Problem statement: Please copy out the lines of the data below, starting from the line with "How far is the" and continuing through the last line of the data, both included.

(A block of data)
--------------------
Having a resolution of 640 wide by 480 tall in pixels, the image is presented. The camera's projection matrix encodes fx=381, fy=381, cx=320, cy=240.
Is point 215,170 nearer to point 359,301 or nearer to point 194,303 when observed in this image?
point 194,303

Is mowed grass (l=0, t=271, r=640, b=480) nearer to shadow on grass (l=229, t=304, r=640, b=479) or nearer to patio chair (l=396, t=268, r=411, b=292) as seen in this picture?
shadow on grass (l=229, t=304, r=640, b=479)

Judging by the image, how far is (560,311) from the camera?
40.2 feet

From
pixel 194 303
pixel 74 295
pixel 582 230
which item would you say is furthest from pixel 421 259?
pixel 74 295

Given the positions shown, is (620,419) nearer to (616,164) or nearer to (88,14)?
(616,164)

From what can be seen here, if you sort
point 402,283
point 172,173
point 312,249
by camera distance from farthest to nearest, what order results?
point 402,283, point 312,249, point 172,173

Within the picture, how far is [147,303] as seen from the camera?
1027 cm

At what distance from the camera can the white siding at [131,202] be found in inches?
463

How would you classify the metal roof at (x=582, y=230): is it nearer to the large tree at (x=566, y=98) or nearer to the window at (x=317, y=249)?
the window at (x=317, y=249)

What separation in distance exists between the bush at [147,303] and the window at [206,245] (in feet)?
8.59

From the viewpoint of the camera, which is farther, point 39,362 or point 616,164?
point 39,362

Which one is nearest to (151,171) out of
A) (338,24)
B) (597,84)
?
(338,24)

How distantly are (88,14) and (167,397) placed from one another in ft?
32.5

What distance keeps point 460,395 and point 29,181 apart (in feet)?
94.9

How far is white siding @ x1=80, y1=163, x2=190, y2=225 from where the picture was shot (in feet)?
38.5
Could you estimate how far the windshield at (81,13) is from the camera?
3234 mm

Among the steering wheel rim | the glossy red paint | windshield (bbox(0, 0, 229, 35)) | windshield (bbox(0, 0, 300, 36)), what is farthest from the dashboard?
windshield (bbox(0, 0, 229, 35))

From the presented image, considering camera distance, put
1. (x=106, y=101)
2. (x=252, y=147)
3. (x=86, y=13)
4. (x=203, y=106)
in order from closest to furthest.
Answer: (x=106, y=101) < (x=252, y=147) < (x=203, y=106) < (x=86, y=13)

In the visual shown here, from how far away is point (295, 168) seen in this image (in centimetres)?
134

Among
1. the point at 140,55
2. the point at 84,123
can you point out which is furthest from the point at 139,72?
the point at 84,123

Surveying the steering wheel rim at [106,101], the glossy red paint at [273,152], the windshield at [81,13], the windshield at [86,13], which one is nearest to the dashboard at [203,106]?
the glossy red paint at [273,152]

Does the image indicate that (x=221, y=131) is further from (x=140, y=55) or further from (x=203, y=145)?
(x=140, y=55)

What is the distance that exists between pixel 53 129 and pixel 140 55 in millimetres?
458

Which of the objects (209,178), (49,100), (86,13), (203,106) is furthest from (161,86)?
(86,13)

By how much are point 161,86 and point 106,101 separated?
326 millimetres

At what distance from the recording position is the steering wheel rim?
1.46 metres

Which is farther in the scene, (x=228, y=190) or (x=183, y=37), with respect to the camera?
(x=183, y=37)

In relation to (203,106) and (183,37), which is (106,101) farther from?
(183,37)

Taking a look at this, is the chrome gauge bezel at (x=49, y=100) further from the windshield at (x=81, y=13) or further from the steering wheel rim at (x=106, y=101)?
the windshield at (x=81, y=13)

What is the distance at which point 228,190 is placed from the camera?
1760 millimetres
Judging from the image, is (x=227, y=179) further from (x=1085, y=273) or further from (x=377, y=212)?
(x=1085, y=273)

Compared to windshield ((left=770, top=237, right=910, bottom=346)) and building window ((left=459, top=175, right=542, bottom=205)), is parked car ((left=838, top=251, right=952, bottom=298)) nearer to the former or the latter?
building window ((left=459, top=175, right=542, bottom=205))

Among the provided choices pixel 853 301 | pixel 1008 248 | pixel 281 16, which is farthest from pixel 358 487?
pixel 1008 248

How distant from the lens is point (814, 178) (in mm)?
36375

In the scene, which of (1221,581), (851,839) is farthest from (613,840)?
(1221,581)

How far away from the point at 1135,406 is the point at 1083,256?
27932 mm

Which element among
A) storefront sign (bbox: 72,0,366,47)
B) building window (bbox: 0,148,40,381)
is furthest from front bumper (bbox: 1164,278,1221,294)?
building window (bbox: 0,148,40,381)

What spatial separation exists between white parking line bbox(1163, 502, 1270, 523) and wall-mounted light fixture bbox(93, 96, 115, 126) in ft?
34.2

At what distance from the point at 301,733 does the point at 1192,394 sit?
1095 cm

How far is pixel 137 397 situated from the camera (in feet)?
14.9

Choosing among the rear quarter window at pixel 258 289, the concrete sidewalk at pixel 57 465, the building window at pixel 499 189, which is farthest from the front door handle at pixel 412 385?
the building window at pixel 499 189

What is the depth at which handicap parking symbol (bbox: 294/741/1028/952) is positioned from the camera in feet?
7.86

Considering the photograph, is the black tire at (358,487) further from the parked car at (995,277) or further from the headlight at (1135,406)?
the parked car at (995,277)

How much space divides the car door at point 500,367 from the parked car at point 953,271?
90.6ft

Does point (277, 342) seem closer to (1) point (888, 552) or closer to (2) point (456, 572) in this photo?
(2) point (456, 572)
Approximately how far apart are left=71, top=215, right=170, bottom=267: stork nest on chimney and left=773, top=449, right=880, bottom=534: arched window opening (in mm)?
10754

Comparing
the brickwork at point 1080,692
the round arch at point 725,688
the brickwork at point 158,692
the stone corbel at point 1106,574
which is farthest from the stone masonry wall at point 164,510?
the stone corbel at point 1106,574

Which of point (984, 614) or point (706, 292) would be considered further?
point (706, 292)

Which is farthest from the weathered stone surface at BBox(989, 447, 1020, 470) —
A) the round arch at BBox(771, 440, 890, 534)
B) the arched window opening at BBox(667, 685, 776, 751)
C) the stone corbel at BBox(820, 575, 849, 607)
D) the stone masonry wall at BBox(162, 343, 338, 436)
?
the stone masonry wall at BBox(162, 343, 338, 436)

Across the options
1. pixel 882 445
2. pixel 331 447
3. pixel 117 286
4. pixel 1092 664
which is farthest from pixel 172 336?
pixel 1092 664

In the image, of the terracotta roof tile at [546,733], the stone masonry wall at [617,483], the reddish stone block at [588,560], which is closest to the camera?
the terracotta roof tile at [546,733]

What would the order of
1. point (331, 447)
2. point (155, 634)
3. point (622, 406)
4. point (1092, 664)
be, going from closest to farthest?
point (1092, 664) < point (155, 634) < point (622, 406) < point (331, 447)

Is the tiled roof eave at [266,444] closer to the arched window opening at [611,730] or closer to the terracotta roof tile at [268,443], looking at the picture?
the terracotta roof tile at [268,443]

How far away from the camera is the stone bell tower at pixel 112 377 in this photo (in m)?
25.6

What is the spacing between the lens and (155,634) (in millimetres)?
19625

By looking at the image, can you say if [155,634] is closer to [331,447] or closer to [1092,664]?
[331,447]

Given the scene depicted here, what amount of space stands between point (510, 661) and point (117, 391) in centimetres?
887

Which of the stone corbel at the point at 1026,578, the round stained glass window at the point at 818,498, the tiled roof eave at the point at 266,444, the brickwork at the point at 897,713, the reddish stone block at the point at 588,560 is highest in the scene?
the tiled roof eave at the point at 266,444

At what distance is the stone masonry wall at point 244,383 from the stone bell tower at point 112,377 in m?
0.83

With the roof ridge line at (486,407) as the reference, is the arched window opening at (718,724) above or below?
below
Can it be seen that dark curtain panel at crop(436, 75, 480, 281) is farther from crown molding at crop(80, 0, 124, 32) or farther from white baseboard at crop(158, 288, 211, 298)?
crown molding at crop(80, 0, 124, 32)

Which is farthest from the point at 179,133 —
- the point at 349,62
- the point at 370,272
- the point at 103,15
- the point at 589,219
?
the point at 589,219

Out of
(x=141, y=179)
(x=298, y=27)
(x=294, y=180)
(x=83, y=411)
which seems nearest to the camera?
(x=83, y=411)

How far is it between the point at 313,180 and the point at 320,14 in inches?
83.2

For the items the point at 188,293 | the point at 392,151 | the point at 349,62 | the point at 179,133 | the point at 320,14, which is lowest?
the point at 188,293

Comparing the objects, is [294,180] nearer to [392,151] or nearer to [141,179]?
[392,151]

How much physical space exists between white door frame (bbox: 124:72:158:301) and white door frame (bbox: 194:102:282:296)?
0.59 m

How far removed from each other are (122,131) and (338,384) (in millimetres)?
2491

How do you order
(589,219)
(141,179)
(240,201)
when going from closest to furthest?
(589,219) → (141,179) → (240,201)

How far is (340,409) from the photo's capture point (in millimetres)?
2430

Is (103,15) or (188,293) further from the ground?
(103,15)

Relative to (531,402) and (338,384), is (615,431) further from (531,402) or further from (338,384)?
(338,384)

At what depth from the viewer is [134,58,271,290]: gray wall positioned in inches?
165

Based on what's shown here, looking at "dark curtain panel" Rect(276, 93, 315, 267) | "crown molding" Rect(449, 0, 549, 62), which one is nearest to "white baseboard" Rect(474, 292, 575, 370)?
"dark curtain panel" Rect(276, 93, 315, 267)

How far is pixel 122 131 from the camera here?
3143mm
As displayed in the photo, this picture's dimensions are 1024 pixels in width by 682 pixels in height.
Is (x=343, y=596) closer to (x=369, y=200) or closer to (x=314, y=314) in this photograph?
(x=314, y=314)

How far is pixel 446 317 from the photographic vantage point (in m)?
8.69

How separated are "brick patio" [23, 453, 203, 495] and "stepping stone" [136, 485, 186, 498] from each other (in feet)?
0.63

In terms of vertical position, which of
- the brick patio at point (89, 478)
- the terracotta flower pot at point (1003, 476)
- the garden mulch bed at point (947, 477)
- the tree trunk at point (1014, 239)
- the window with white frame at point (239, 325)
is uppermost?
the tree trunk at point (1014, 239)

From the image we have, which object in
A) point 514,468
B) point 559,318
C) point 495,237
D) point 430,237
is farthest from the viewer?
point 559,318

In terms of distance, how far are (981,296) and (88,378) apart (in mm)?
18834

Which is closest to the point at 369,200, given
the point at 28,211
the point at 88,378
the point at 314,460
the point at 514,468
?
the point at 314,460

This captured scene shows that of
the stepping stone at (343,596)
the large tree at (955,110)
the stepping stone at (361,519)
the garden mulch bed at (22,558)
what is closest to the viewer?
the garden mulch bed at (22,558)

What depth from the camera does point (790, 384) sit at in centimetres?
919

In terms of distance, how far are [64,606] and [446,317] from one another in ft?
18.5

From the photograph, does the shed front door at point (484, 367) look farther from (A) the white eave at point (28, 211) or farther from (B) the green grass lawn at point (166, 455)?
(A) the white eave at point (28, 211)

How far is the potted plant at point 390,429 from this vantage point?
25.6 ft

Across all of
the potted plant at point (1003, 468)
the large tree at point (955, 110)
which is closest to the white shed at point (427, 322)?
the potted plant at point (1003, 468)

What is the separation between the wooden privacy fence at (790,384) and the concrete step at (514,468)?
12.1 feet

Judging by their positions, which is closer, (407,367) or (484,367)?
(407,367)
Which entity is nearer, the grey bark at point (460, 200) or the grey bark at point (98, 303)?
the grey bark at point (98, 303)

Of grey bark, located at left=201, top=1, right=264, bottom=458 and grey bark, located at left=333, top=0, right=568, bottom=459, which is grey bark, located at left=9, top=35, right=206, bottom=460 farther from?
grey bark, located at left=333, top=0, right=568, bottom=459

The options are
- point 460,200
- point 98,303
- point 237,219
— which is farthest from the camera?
--------------------
Result of the task:
How far is the potted plant at point 390,429 from this vantage point?
25.6 ft

Across all of
the potted plant at point (1003, 468)
the large tree at point (955, 110)
which is closest to the white shed at point (427, 322)?
the potted plant at point (1003, 468)

What is the separation between the wooden privacy fence at (790,384) and the concrete step at (514,468)?
12.1 feet

Judging by their positions, which is closer, (407,367) or (484,367)?
(407,367)
Which entity is nearer, the grey bark at point (460, 200) or the grey bark at point (98, 303)?
the grey bark at point (98, 303)

Of grey bark, located at left=201, top=1, right=264, bottom=458 and grey bark, located at left=333, top=0, right=568, bottom=459, which is grey bark, located at left=9, top=35, right=206, bottom=460 farther from?
grey bark, located at left=333, top=0, right=568, bottom=459

The options are
- point 460,200
- point 98,303
- point 237,219
— which is farthest from the camera?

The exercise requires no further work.